The concept of analyzing war experience was not a new one for the Soviets. Since the 1920s the Red Army General Staff had been wedded to the view that an army prepared for contemporary and future war by understanding the nature of past wars and technological change. Most of the progressive changes which occurred in the Red Army of the 1920s and 1930s resulted from the analysis of war experience. Unhappily for the Soviets, in the late 1930s the misfortunes which befell the Soviet military occurred in part because of an absence of sound analysis of contemporary operations, due in part to the purges, which deprived the Red Army of its most brilliant thinkers.
After the outbreak of war in 1941, the General Staff encouraged operating fronts to institute their own programs for analyzing war experiences. The results were mixed. While some fronts, most notably the Western, established effective programs, others did not. The November order published in this volume relates the unevenness of the effort and recommends remedies to that situation. The first volume of war experiences, published under the auspices of the order in July and August 1942, undoubtedly contains some material from those earlier analytical efforts. This volume, the second, analyzes Red Army experiences prior to the creation of the new system, principally during the winter campaign of 194142. Rather than focusing on facets of a single operation, this second volume contains detailed studies on a wide range of operational and tactical themes involving both combat and combat support functions.
These studies accurately and candidly portray the nature of combat on the Eastern Front. Understandably, at this stage in the war they recount failure more often than success, but always in the belief that failure teaches those who survive. These war experience analyses accentuate the practical and concentrate on what works in real combat. This fixation on the often mundane functions of tactical combat reflects the Soviet belief that grand concepts succeed or fail depending on how the lowliest infantryman, sapper, gunner, or tankist performs his grisly task. Although perhaps this approach is best suited to an army which has at its disposal imposing manpower reserves, the results attained speak for themselves. The Red Army did educate itself during the war and emerged a modern, potent fighting force.
This second volume of war experiences was published by the General Staff in September-October 1942. Although all of its chapters are instructive, some made particular contributions to the future success of the Red Army. The first four sections address aspects of combat during the winter of 194142 in the expectation that those experiences would better equip the Red Army in its 194243 winter campaign, which was about to commence on 19 November at Stalingrad.
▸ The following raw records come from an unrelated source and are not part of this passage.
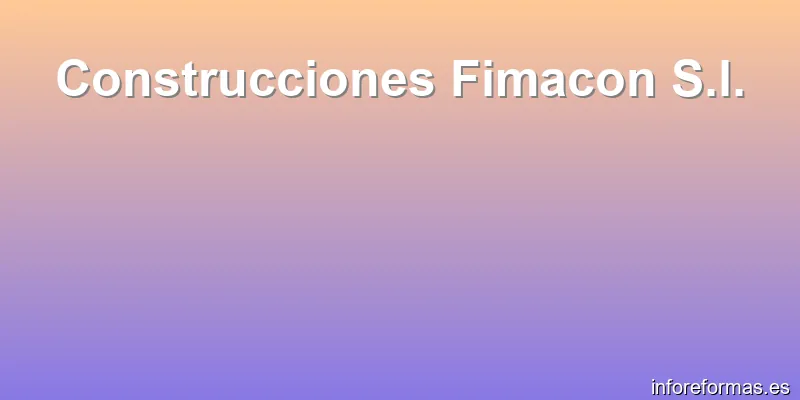 Construcciones Fimacon S.l.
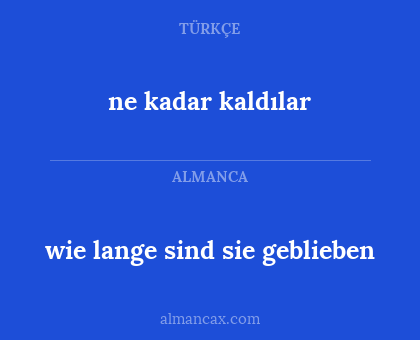 ne kadar kaldılar - wie lange sind sie geblieben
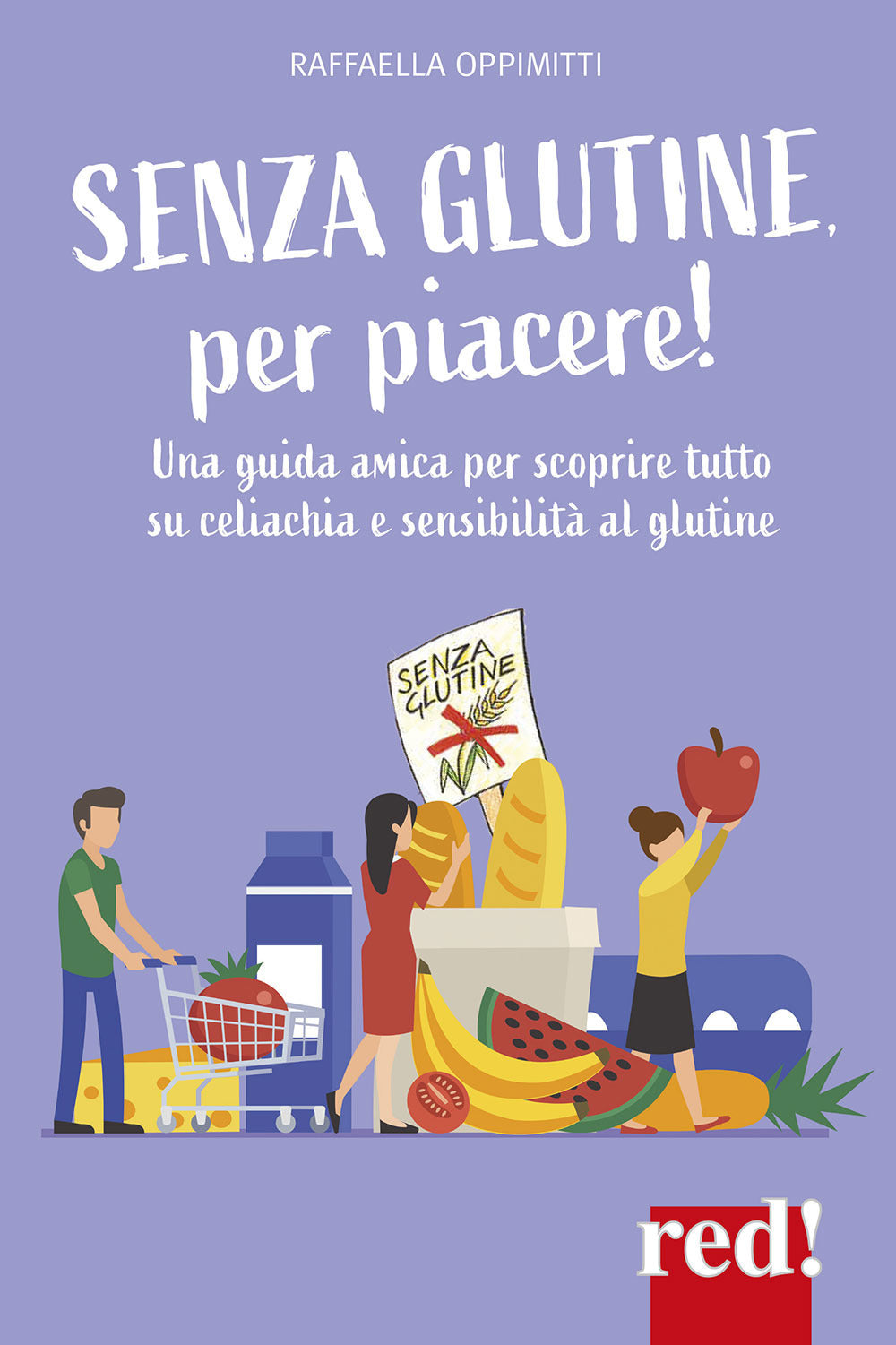 Senza glutine, per piacere! Una guida amica per scoprire tutto su celiachia e sensibilità al glutine.
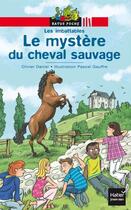 Couverture du livre « Le mystère du cheval sauvage » de Daniel-O+Gaufre-P aux éditions Hatier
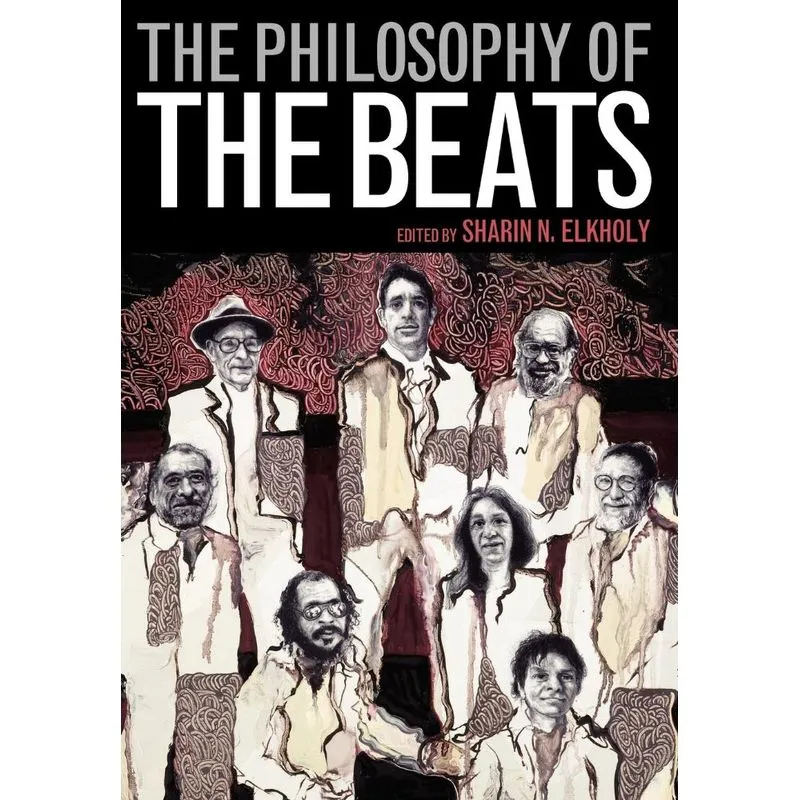 The Philosophy of the Beats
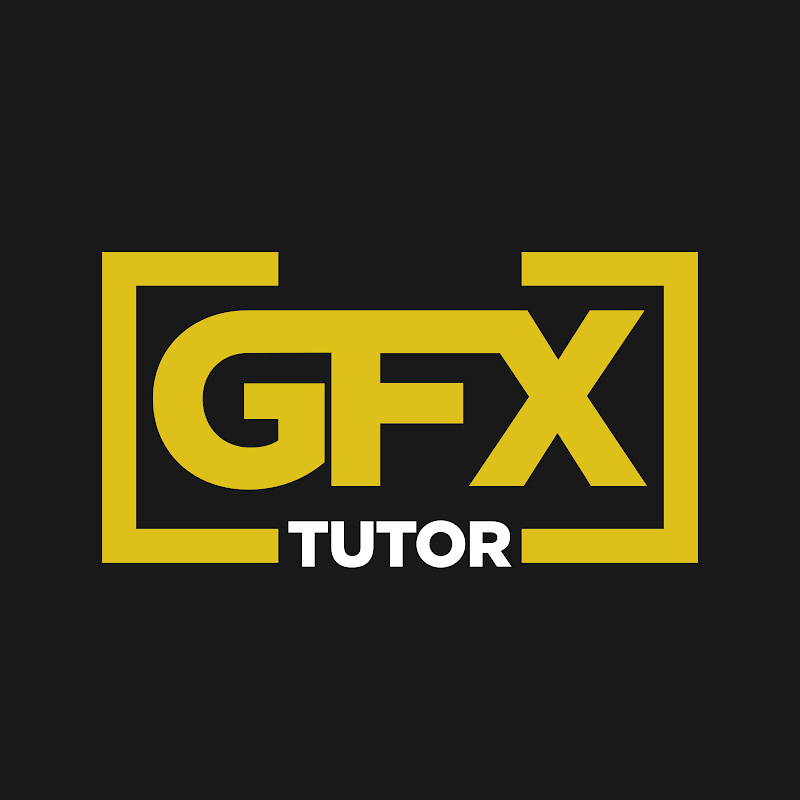 GFX Tutor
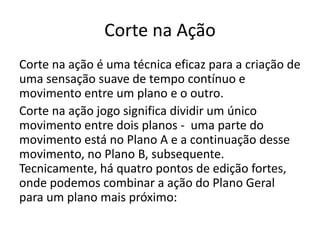 Corte na Ação
Corte na ação é uma técnica eficaz para a criação de
uma sensação suave de tempo contínuo e
movimento entre um plano e o outro.
Corte na ação jogo significa dividir um único
movimento entre dois planos - uma parte do
movimento está no Plano A e a continuação desse
movimento, no Plano B, subsequente.
Tecnicamente, há quatro pontos de edição fortes,
onde podemos combinar a ação do Plano Geral
para um plano mais próximo:
 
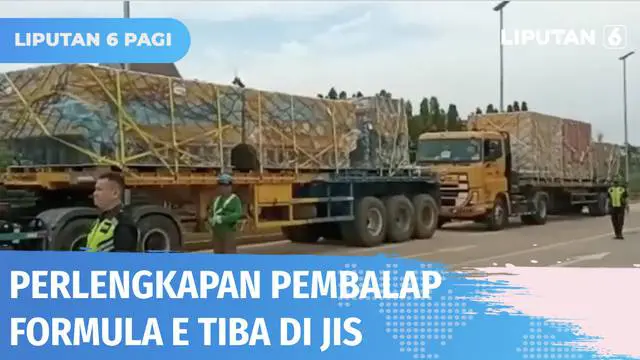 VIDEO: Perlengkapan Tim Peserta Formula E Mulai Berdatangan di Jakarta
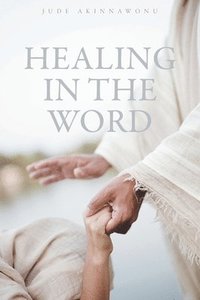 bokomslag Healing In The Word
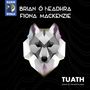: Brian Ó Headhra & Fiona Mackenzie: Tuath - Songs Of The Northlands, CD
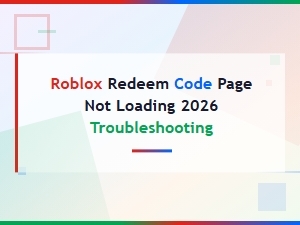 How to Fix Roblox Redeem Code Page Not Loading in 2026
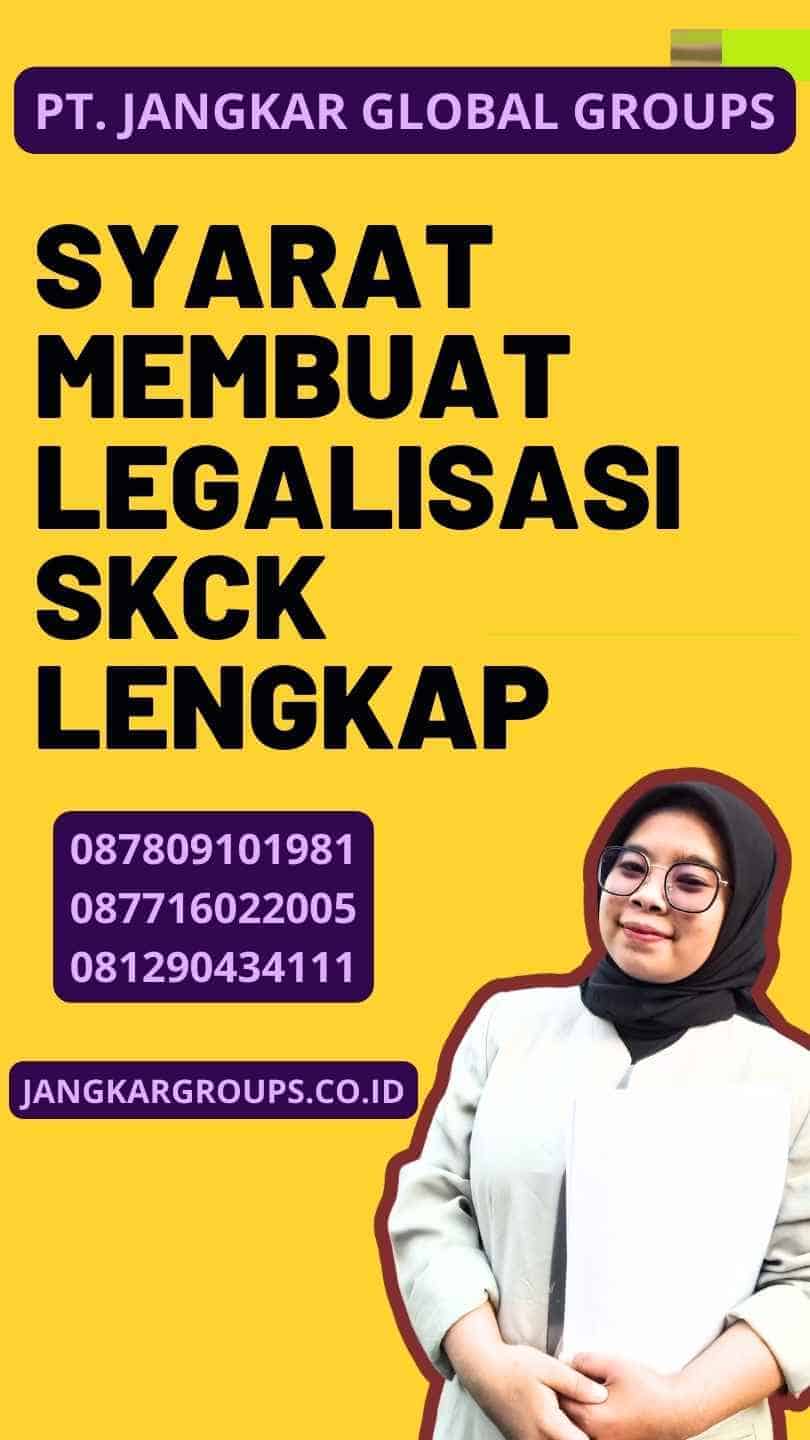 Syarat membuat legalisasi skck Lengkap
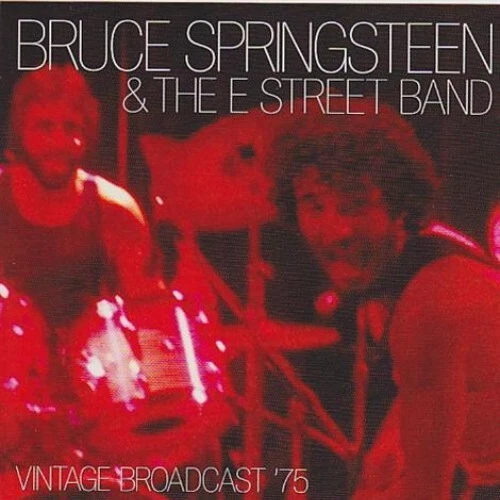 SPRINGSTEEN BRUCE & THE E STREET BAND - VINTAGE BROADCAST '75 - LIMITED EDITION  - Immagine 1 di 1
While surveying the vast panoply of operational and tactical questions arising from operations the previous winter, the analyses focus particularly on maneuver of forces in winter and on fire support. Soviet concern over the failure of its mobile forces to encircle German forces at Moscow in 1941 emerges as central. So also does Soviet concern over its failure to deploy, coordinate, and mass the firepower necessary to overcome German defenses. The General Staff well knew that if it could not overcome defenses which were thin and often hasty in 1941, it would have even more difficulty overcoming better prepared defenses in 1942. Consequently, this volume of war experiences thoroughly assesses the operations of one of the few types of units capable of maneuvering in winter, ski troops.